Make a verbatim copy of the entries below; pictures stay out.

=== Section Start ===

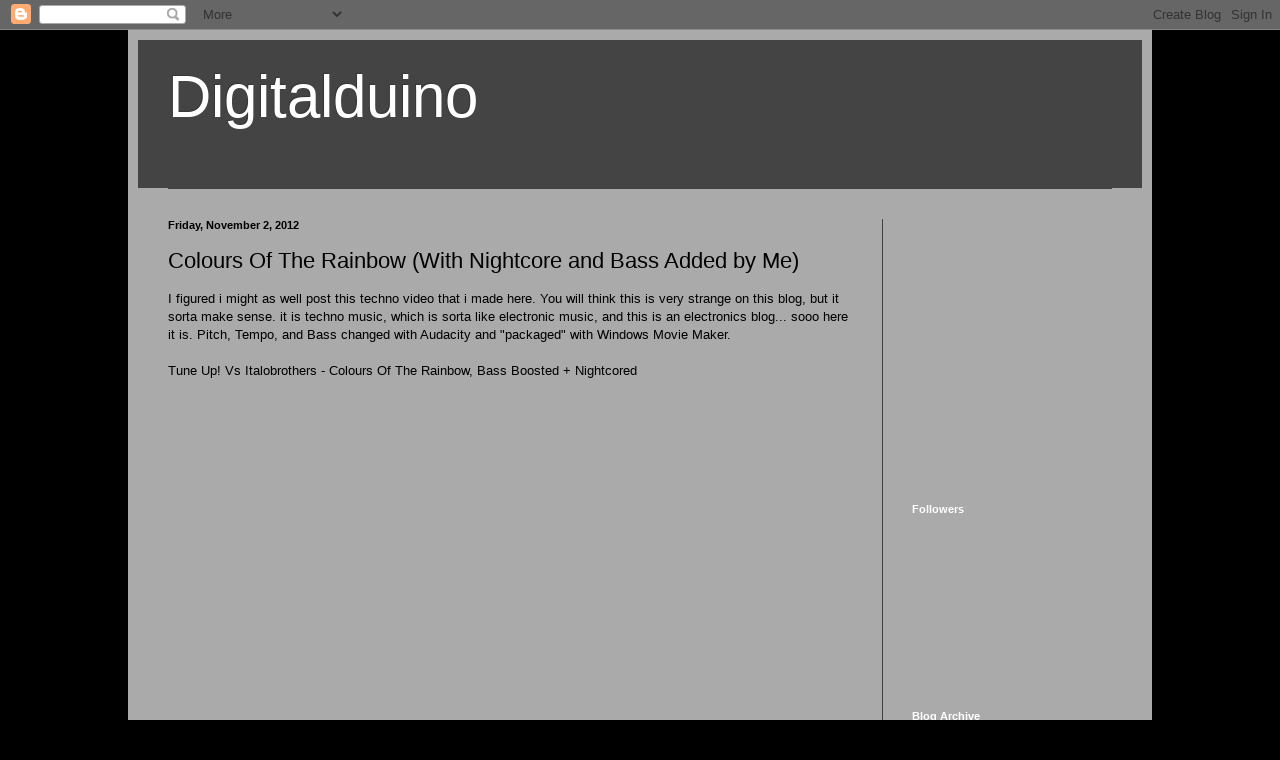

--- FILE ---
content_type: text/html; charset=utf-8
request_url: https://www.google.com/recaptcha/api2/aframe
body_size: 267
content:
<!DOCTYPE HTML><html><head><meta http-equiv="content-type" content="text/html; charset=UTF-8"></head><body><script nonce="imBh9dRUyt6qIGHXp6m5MQ">/** Anti-fraud and anti-abuse applications only. See google.com/recaptcha */ try{var clients={'sodar':'https://pagead2.googlesyndication.com/pagead/sodar?'};window.addEventListener("message",function(a){try{if(a.source===window.parent){var b=JSON.parse(a.data);var c=clients[b['id']];if(c){var d=document.createElement('img');d.src=c+b['params']+'&rc='+(localStorage.getItem("rc::a")?sessionStorage.getItem("rc::b"):"");window.document.body.appendChild(d);sessionStorage.setItem("rc::e",parseInt(sessionStorage.getItem("rc::e")||0)+1);localStorage.setItem("rc::h",'1768962026489');}}}catch(b){}});window.parent.postMessage("_grecaptcha_ready", "*");}catch(b){}</script></body></html>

=== Section End ===

**REPLY TO THE EXERCISE:**
--- FILE ---
content_type: text/html; charset=utf-8
request_url: https://www.google.com/recaptcha/api2/aframe
body_size: 267
content:
<!DOCTYPE HTML><html><head><meta http-equiv="content-type" content="text/html; charset=UTF-8"></head><body><script nonce="imBh9dRUyt6qIGHXp6m5MQ">/** Anti-fraud and anti-abuse applications only. See google.com/recaptcha */ try{var clients={'sodar':'https://pagead2.googlesyndication.com/pagead/sodar?'};window.addEventListener("message",function(a){try{if(a.source===window.parent){var b=JSON.parse(a.data);var c=clients[b['id']];if(c){var d=document.createElement('img');d.src=c+b['params']+'&rc='+(localStorage.getItem("rc::a")?sessionStorage.getItem("rc::b"):"");window.document.body.appendChild(d);sessionStorage.setItem("rc::e",parseInt(sessionStorage.getItem("rc::e")||0)+1);localStorage.setItem("rc::h",'1768962026489');}}}catch(b){}});window.parent.postMessage("_grecaptcha_ready", "*");}catch(b){}</script></body></html>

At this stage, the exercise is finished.